* The task: Reproduce the data below verbatim from the line containing "Based on what" through its final line, and produce nothing more.

# start of Data lines

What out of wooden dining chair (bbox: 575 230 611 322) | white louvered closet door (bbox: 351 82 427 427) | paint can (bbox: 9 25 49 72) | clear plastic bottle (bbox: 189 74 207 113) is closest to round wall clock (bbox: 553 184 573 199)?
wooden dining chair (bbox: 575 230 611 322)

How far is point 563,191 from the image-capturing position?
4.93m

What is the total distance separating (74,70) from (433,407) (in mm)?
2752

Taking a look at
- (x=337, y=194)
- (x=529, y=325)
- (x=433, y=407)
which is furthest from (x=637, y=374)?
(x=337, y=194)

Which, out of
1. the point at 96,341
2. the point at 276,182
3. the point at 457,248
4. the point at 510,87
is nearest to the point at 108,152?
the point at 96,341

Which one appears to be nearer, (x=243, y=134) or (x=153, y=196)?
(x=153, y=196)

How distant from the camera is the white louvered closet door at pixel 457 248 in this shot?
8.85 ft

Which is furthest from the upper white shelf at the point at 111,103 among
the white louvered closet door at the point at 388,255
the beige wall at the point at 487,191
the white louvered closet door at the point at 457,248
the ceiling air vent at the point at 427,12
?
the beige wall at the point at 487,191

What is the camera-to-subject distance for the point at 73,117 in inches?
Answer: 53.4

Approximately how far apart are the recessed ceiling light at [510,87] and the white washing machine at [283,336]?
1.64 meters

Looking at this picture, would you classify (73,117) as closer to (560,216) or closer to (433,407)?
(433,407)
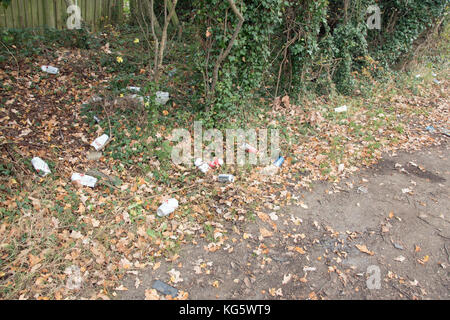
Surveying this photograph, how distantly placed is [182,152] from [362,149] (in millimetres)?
3411

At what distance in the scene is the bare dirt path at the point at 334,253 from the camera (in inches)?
139

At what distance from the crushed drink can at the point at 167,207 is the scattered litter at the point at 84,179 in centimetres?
101

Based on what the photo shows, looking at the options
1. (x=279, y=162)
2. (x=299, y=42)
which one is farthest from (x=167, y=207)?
(x=299, y=42)

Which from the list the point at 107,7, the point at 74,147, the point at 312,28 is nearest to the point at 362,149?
the point at 312,28

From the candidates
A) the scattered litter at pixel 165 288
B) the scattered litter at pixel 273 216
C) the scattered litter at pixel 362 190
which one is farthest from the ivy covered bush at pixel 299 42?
the scattered litter at pixel 165 288

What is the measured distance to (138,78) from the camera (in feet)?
21.7

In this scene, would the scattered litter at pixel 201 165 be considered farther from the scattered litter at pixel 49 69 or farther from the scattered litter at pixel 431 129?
the scattered litter at pixel 431 129

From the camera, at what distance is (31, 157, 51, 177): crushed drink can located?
14.6 feet

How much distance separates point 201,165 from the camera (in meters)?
5.25

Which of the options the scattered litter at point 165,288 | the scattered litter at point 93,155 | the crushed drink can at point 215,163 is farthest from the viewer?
the crushed drink can at point 215,163

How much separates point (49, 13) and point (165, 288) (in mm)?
6832

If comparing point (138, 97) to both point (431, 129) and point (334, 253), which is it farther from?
point (431, 129)

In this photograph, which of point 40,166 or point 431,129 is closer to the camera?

# end of Data lines

* Solution to this problem:
Based on what the photo shows, looking at the options
1. (x=279, y=162)
2. (x=299, y=42)
which one is farthest from (x=167, y=207)?
(x=299, y=42)

Which from the list the point at 107,7, the point at 74,147, the point at 312,28 is nearest to the point at 362,149?
the point at 312,28

From the candidates
A) the scattered litter at pixel 165 288
B) the scattered litter at pixel 273 216
C) the scattered litter at pixel 362 190
which one is farthest from the ivy covered bush at pixel 299 42?
the scattered litter at pixel 165 288

What is the measured distance to (138,78) from the camera (in feet)?
21.7

In this scene, would the scattered litter at pixel 201 165 be considered farther from the scattered litter at pixel 49 69 or farther from the scattered litter at pixel 431 129?
the scattered litter at pixel 431 129

From the camera, at what distance is (31, 157, 51, 177): crushed drink can located?
14.6 feet

How much distance separates point 201,165 from the camera (in meters)?
5.25

Which of the options the scattered litter at point 165,288 | the scattered litter at point 93,155 | the crushed drink can at point 215,163 is farthest from the viewer?
the crushed drink can at point 215,163

How much separates point (49, 13) and point (165, 288) (in mm)?
6832

If comparing point (138, 97) to both point (431, 129) and point (334, 253), which is it farther from?
point (431, 129)

In this photograph, which of point 40,166 or point 431,129 is closer to the camera?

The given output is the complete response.